Makalede, Hindistan'ın 70 yıllık anayasasının sosyal eşitliğin sağlanması dahil birçok eşitlikçi ilke barındırdığı, hatta önsöze 1976 yılında laik kelimesi eklendiği, ancak anayasanın açıkça din ve devlet işlerinin ayrılmasının gerektirmediği ifade edildi.
Yazar Maizland'ın makalesinde, "Ayrımcılıktan uzak laik bir devlet tasavvur eden Gandhi, 1948'de bir Hindu milliyetçisi tarafından öldürülmüştü" ifadeleri yer aldı.
Hindistan'daki Müslümanlar "istihdam, eğitim ve barınma gibi konularda ayrımcılığa maruz kaldılar.
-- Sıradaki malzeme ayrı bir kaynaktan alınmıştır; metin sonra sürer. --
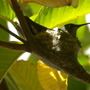 Hummingbird Nest in Tropical Guava Tree (Hummingbird Nest in Tropical Guava Tree)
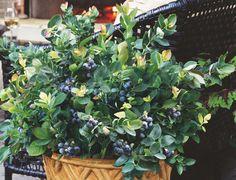 blueberries on the patio, container gardening, decks, gardening, patio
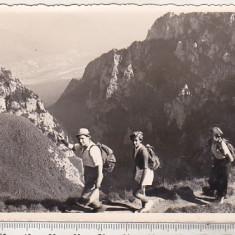 bnk foto - Bucegi - Spre Cruce - 1957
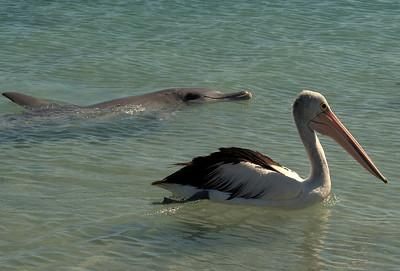 Delfin u Pelikan
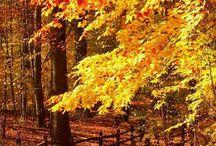 floresta / florestas, caminhos em florestas, flores, arvores, etc.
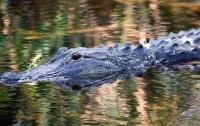 Крокодилы чуть не съели вора, сбегающего от полиции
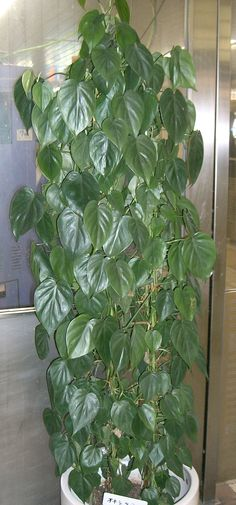 Philodendron hederaceum | Features | Growing Instructions | Special Care |
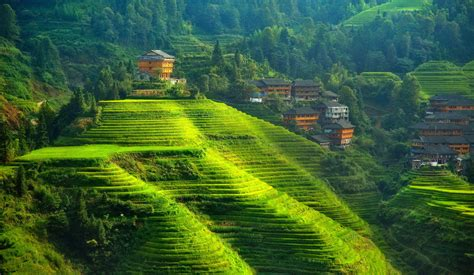 house on the hill desktop wallpaper wallpaper rice terraces tree greenery hill plantation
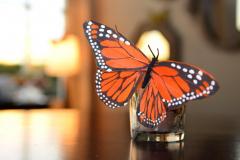 butterfly-blitz-3-016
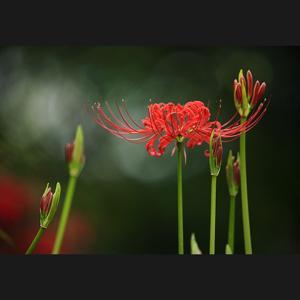 咲き始めの彼岸花2
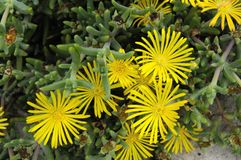 Gekleurde bloemen Stock Foto's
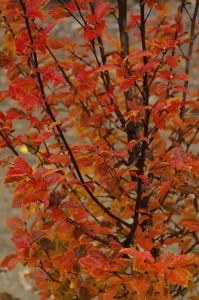 Carpinus betulus orange retz photo pepinieres minier 199x300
Birçoğu siyasi güç ve zenginlik elde etmenin önünde engellerle karşılaşıyor ve sağlık hizmetlerine ve temel hizmetlere erişimden yoksun. Dahası, anayasal haklara rağmen ayrımcılığa maruz kaldıktan sonra haklarına sahip çıkmak için sıklıkla mücadele ediyorlar".
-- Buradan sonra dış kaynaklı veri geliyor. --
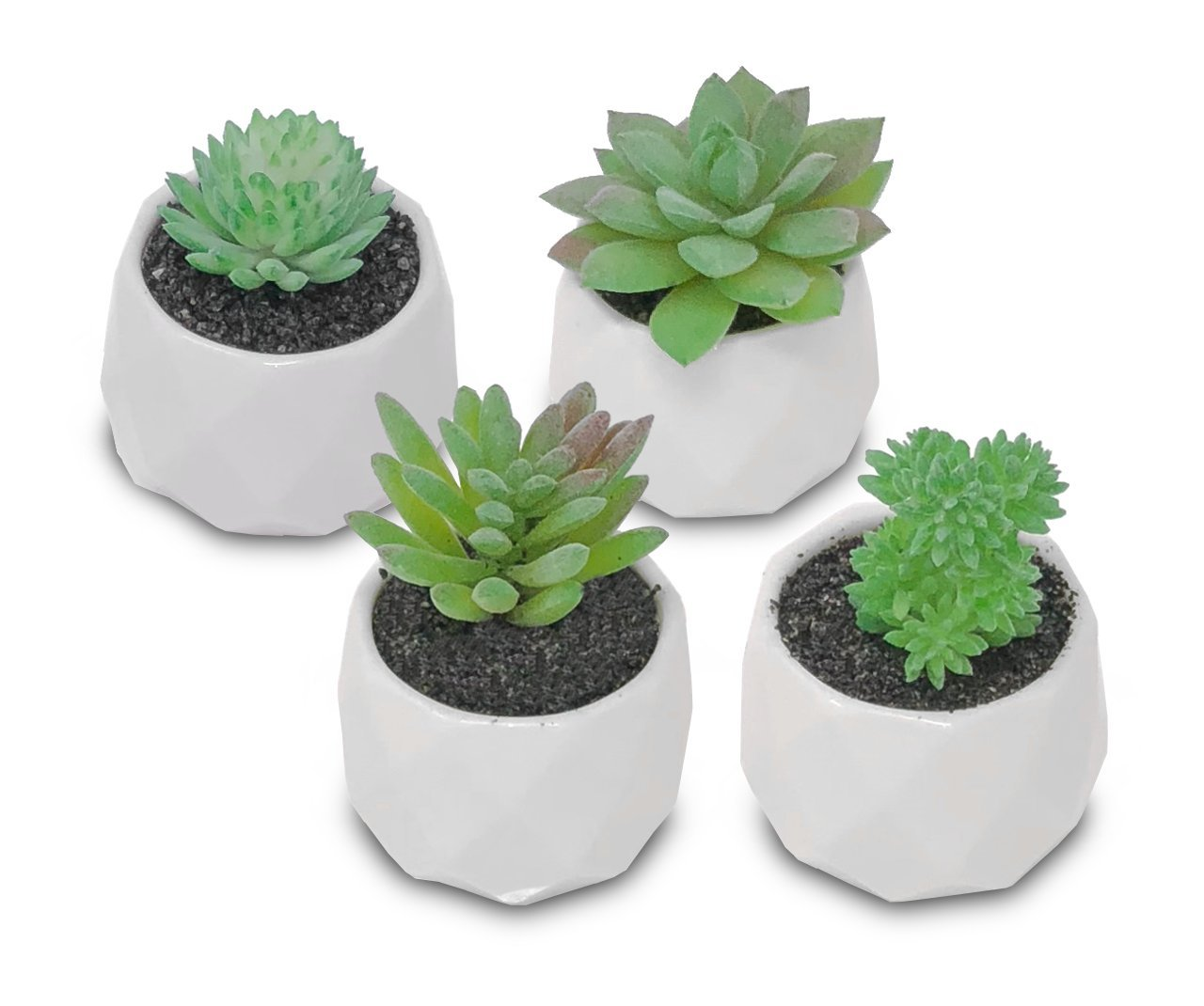 melonluchi Assorted Potted人工多肉植物植物装飾人工フェイクアロエEcheveriaプランターポット、4のセット(ホワイトセラミック) B07CPQT1ZV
Müslümanların 2019 seçimlerinden sonra mecliste yalnızca yüzde beş oranında temsil edilmesinin sebebi kısmen, "hiçbir Müslüman üyesinin mecliste bulundurmayan BJP'nin yükselişine" bağlanıyor.
Hindistan merkezli sivil toplum kuruluşu Common Cause tarafından hazırlanan 2019 tarihli bir raporda, ankete katılan polislerin yarısının Müslümanlara karşı önyargılı düşünceleri olduğu, dolayısıyla bu polislerin Müslümanlara karşı işlenen suçları durdurmak için müdahale etme olasılıklarının daha düşük olduğunu ortaya koydu. Makalede, Müslümanlara saldıranların cezasız kaldığı, özellikle son yıllarda, mahkemeler ve hükümet organları bazen Hinduları Müslümanlara karşı şiddete karışmakla suçlayan mahkûmiyet kararlarını bozduğu veya davaları geri çektiği iddia ediliyor. Hindistan'ın eyaletlerinin din değiştirme karşıtı yasalar ve okulda başörtüsü takma yasakları da dahil olmak üzere, Müslümanların dini özgürlüklerini kısıtlayan yasaları gittikçe daha çabuk kabul ettiği öne sürülüyor.(Ajanslar)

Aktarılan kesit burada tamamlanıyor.